Last Monday, the House Appropriations Committee reported out HB 1 the general appropriations bill and SB 500 the supplemental appropriations bill. They are on the House Calendar for Wednesday, March 27, 2019. A “Put and Take” calendar rule was adopted for both bills requiring any amendment that adds or increases an item of appropriation in the bill made from general revenue, a general revenue-dedicated account, or the Economic Stabilization Fund must contain an equal or greater reduction in one or more items of appropriation in the bill. Proposed amendments must be filed with the Chief Clerk’s office by 10:00 a.m. on Sunday, March 24, 2019.

ECONOMIC DEVELOPMENT:

Passed the House:

HB 81 by Terry Canales (D-Edinburg) would make public funds expended by a governmental body for a parade, concert, or other entertainment event open to the general public subject to disclosure under the open records laws. One floor amendment was adopted. It passed by a vote of 142-0.

Reported From Committee (The House International Relations & Economic Development Committee:

HB 1000 by Chris Paddie (R-Marshall) would require the Governor’s Office of Economic Development and Tourism to administer the Rural and Opportunity Fund to make growth investments in targeted small businesses in rural communities and federally-designated opportunity zones. It would allow insurance companies to receive a premium tax credit to offset credit-eligible capital contributions made to the fund up to a maximum fund balance of $35 million. It was voted favorably as substituted from the House International Relations & Economic Development Committee. The companion is SB 826.

HB 1588 by Will Metcalf (R-Conroe) would change the due date for the annual reports to the comptroller for Type 4-A and 4-B economic development corporations from April 1 to February 1. It was voted favorably from the House International Relations & Economic Development Committee. The companion is SB 450.

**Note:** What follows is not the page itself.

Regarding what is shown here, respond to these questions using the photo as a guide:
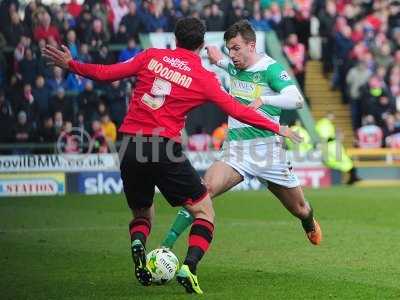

SB 726 by Judith Zaffirini (D-Laredo) would limit a bank’s investments to promote community development to a maximum of 25 percent of the bank’s unimpaired capital and surplus without prior authorization of the banking commissioner. It was reported favorably from the Senate Business & Commerce Committee.

GENERAL BUSINESS:

Passed the Senate:

 SB 476 by Kelly Hancock (R-North Richland Hills) would allow a food service establishment to permit a customer to be accompanied by a dog in an outdoor dining area. Senator Hancock said, “SB 476 would not require restaurants to permit dogs in outdoor dining areas, but provides that food service establishments statewide may do so if they choose. Since bringing this legislation forward, we’ve heard from dog lovers all across Texas who want to let their canine companions tag along more often. I appreciate my colleagues’ support on this legislation that’s simply designed to get over-the-top government regulation out of the way of enjoying time with family or friends on a patio – man’s best friend included.” It passed the Senate by a vote of 30-1.

HIGHER EDUCATION:

Passed the House:

HB 277 by Tom Oliverson (R-Houston) would require electronic common admission applications to include a link to comparative gainful employment data complied by the Texas Higher Education Coordinating Board and the Texas Workforce Commission. It passed the House by a vote of 148-0.

Passed the Senate:

 SB 18 by Joan Huffman (R-Houston) would affirm that it is the policy of the state to protect the expressive constitutional rights of individuals by recognizing freedom of speech and assembly as central to the mission of institutions of higher education; would require public institutions of higher education to ensure that common outdoor areas are deemed to be traditional public forums and permit any individual to engage in expressive activities in those areas freely; and would require institutions of higher education to adopt a policy detailing students’ rights and responsibilities regarding expressive activities. The committee substitute was adopted and it passed the Senate unanimously.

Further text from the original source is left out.